L’EP “Betrayed From Birth” ci aveva presentato i Lambs convincendoci sul potenziale a loro disposizione, un ascolto breve ma intenso che segue con la sua violenza la strada di gruppi quali The Secret e Ancst, per citarne un paio. Dopo un’interessante split con i tedeschi III Neglect, la formazione da Cesena è giunta al tanto atteso album di debutto, dal titolo “Malice” ed edito da Argonauta Records. Questo lavoro ci offre un’ottima conferma, con il quartetto che si muove con agilità tra i vari brani, dimostrando anche una buona mediazione delle influenze. È quindi percepibile la maggiore consapevolezza che permea dietro la musica, che già nel primo lavoro aveva iniziato a farsi notare, e ora con l’evoluzione del sound di cui parleremo non ha fatto nient’altro che svilupparsi ulteriormente
Laddove nel primo EP citato la proposta del gruppo era prevalentemente devota all’aggressività, qui si può percepire chiaramente un cambiamento, si sente molto più vigorosamente un’atmosfera tenebrosa, che non relega la componente rabbiosa a un elemento secondario, ma che allo stesso tempo è tra le colonne portanti di questo disco. L’aspetto è già percepibile dall’opener “Debug”, che con il suo crescendo cattura immediatamente l’attenzione dell’ascoltatore. Crescendo che si lega alla perfezione con la successiva “Arpia”, e viene così mostrato come fin dalla doppietta iniziale il livello di questo ascolto sia degno di nota.

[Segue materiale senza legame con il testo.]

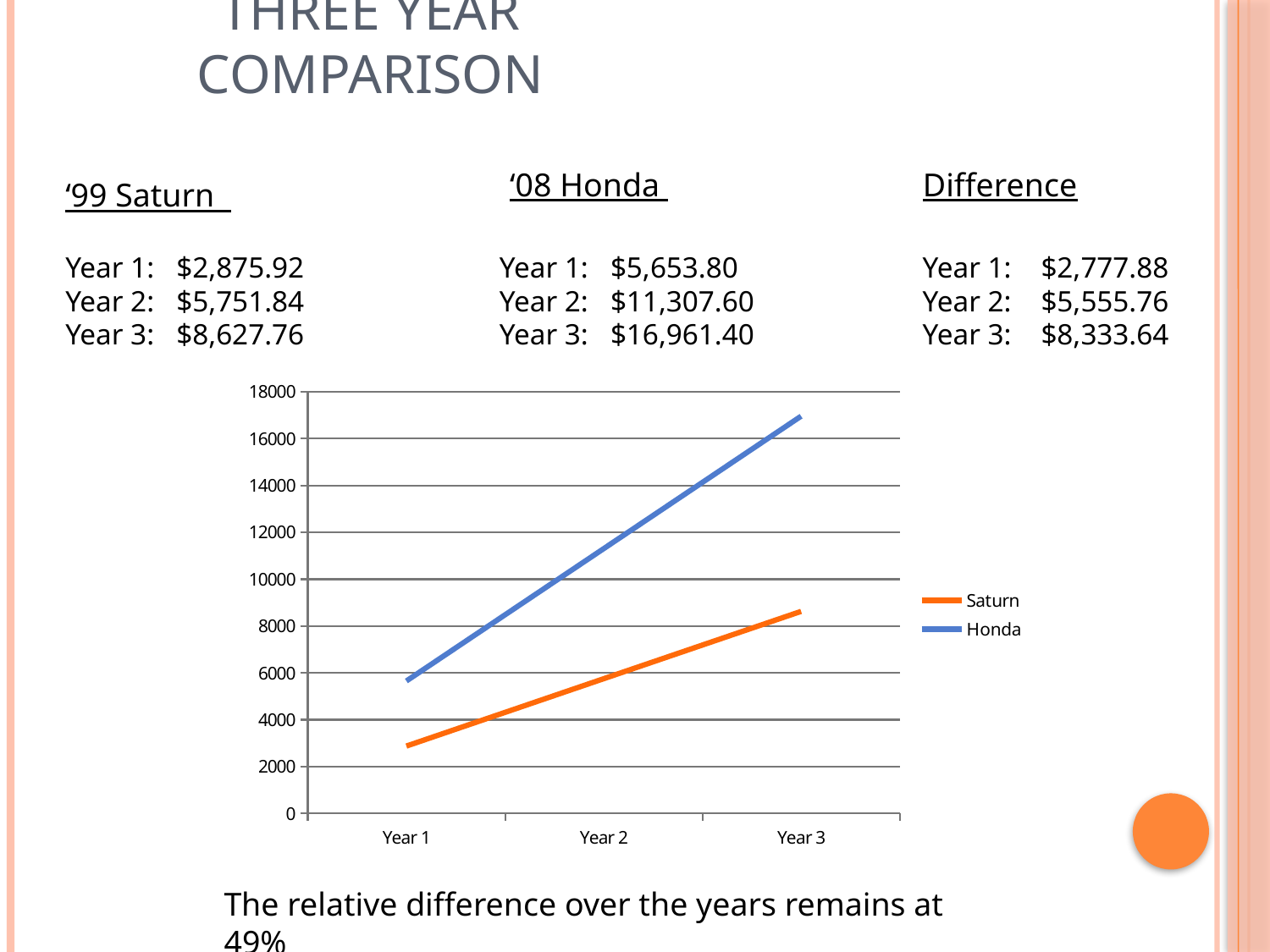
According to the slide, what is the Honda cost in Year 2? $11,307.60 According to the slide, what is the Saturn cost in Year 3? $8,627.76 According to the slide, what is the difference between Honda and Saturn in Year 1? $2,777.88 Which series is higher at Year 3, Saturn or Honda? Honda Is the Honda value at Year 1 greater or less than 4000? greater Does the Honda line rise or fall from Year 1 to Year 3? rise Is the Honda value at Year 3 greater or less than 16000? greater What kind of chart is shown on the slide? line chart How many points along the x axis does the chart have? 3 What colour is the Saturn line in the chart? orange Is the Saturn value at Year 2 greater or less than 6000? less How many series does the chart's legend list? 2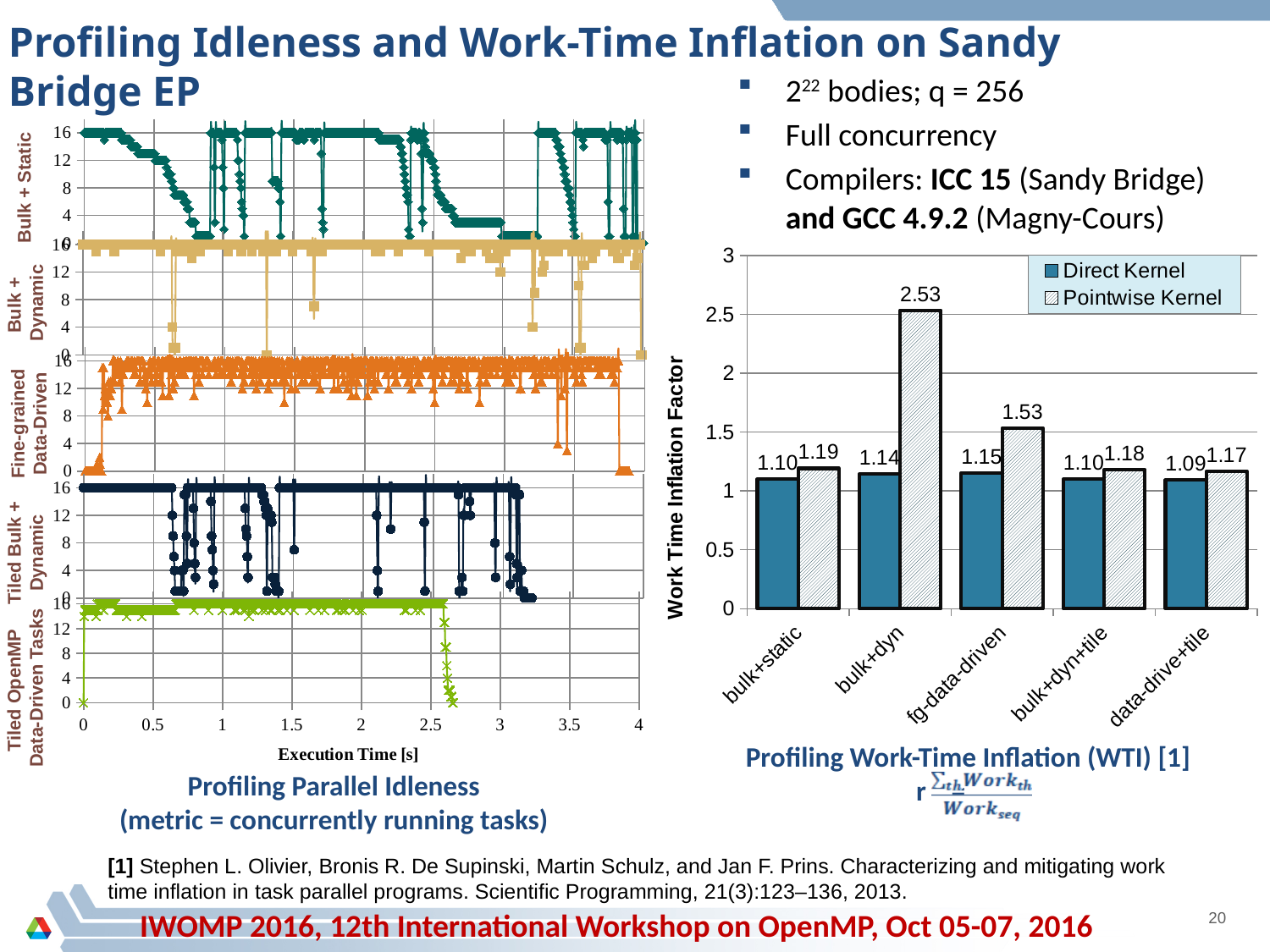
In the Profiling Work-Time Inflation chart, which category has the highest Pointwise Kernel value? bulk+dyn How many categories are shown on the x axis of the Profiling Work-Time Inflation chart? 5 What type of chart is the Profiling Work-Time Inflation chart? bar chart In the Profiling Work-Time Inflation chart, what is the difference between the Pointwise Kernel values for fg-data-driven and bulk+static? 0.34 In the Profiling Work-Time Inflation chart, what is the Pointwise Kernel value for data-drive+tile? 1.17 In the Profiling Work-Time Inflation chart, what is the difference between the Pointwise Kernel and Direct Kernel values for bulk+dyn? 1.39 In the Profiling Work-Time Inflation chart, which category has the lowest Direct Kernel value? data-drive+tile How many series does the legend of the Profiling Work-Time Inflation chart list? 2 In the Profiling Work-Time Inflation chart, what is the Direct Kernel value for fg-data-driven? 1.15 In the Profiling Work-Time Inflation chart, is the Pointwise Kernel value for bulk+dyn greater or less than 2? greater In the Profiling Work-Time Inflation chart, what is the Pointwise Kernel value for bulk+dyn? 2.53 In the Profiling Work-Time Inflation chart, which is larger: the Pointwise Kernel value for fg-data-driven or for bulk+dyn+tile? fg-data-driven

Una caratteristica del lavoro è la sua durata contenuta, di poco superiore alla mezz’ora, che viene gestita senza cali d’intensità, con un’atmosfera varia che non cala mai di livello. In questo modo i cinque brani scorrono facilmente, e anche dopo diversi ascolti continuano a convincere, evitando di finire nel dimenticatoio.
In chiusura troviamo due tracce interessanti quali “Perfidia” e “Misfortune”. La primo è contraddistinta dal cantato in italiano, che si unisce a una strumentale che varia tra attimi più cadenzati e tendenti al post-metal e altri più diretti. La seconda canzone prosegue sulla stessa strada: intro flemmatica che lascia spazio a dei riff più aggressivi, interrotti da un mortifero breakdown e da un riff semplice e distruttivo che evolvendosi, insieme al cantato, diventa sempre più straziante, andando a concludere l’album.
Il maggior pregio di questo lavoro è aver mantenuto l’efficacia del primo EP pur reinterpretando la proposta, mettendo in mostra in questo modo un’autorevole maturità. Ormai è chiaro come questi ragazzi abbiano tutti i presupposti per fare strada, e una realtà con questo potenziale in Italia non può che essere un piacere. Ascolto consigliato a tutti gli amanti dello sludge e affini.